Doctors connected the Sprint Fidelis to five deaths and more than 1,000 more patients suffered a wide range of side effects from the dangerous leads. The only solution for the problem of fractured lead wires is a surgery to replace the lead wire which is not a simple task, as the procedure can tear the tissue of the blood vessels and heart. Due to these hazards, doctors and the U.S. Food and Drug Administration (FDA) recommend that patients with these defibrillators not have the surgery to remove the faulty wire unless they were broken, leaving approximately 235,000 patients with defibrillators with defective lead wires still inside their chests, but not fractured. In a letter to patients in 2007, Medtronic informed patients that those with a Sprint Fidelis lead wire “…are more likely to experience complications from removal than from a problem with a Sprint Fidelis lead,” leaving patients and their doctors faced with a complicated decision.
Because of the issues with the leads, Medtronic stopped producing and selling them. Five people died because of fractures in their Sprint Fidelis leads, leading to unnecessary electrical discharges or defective sensing and capturing of electrical cardiac impulses. The FDA investigated the situation, and found that more patients were affected than the company originally thought.

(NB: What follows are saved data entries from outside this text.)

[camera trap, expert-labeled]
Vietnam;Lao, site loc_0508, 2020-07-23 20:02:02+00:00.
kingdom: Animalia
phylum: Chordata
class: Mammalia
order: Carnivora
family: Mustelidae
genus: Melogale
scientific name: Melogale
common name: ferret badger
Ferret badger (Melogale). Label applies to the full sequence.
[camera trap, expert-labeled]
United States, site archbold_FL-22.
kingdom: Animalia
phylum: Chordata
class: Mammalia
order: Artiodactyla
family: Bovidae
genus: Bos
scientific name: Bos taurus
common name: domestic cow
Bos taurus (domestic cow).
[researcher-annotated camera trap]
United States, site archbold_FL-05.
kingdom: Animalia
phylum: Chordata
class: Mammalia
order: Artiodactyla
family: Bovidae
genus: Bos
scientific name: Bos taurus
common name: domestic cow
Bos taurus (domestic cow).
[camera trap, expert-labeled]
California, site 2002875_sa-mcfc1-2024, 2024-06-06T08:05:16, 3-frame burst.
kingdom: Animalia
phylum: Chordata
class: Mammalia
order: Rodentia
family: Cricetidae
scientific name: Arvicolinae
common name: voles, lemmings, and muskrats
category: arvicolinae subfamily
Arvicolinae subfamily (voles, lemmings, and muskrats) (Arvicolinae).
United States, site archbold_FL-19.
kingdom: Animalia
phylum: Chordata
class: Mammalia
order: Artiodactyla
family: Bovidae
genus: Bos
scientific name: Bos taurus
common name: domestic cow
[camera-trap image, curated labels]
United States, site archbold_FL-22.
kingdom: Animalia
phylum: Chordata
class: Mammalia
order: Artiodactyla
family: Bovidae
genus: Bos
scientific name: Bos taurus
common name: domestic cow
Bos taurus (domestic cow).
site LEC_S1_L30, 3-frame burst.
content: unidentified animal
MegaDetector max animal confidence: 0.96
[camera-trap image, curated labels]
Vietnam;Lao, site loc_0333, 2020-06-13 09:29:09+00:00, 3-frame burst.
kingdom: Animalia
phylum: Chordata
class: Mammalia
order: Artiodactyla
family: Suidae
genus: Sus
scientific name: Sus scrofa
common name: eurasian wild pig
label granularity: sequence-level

Beginning in October 2007, Medtronic recalled the Sprint Fidelis leads, model numbers 6930, 6931, 6948 and 6949, and requested that doctors closely monitor their patients with these leads implanted. As a result, Medtronic put out a voluntary recall of these unsound leads to limit the further latent harm for patients.
Many injured patients retained lawyers to help them understand their legal rights and seek restitution from Medtronic. At the time of this writing, Medtronic has not yet settled any of the pending lawsuits nor have they settled any of the defective lead cases.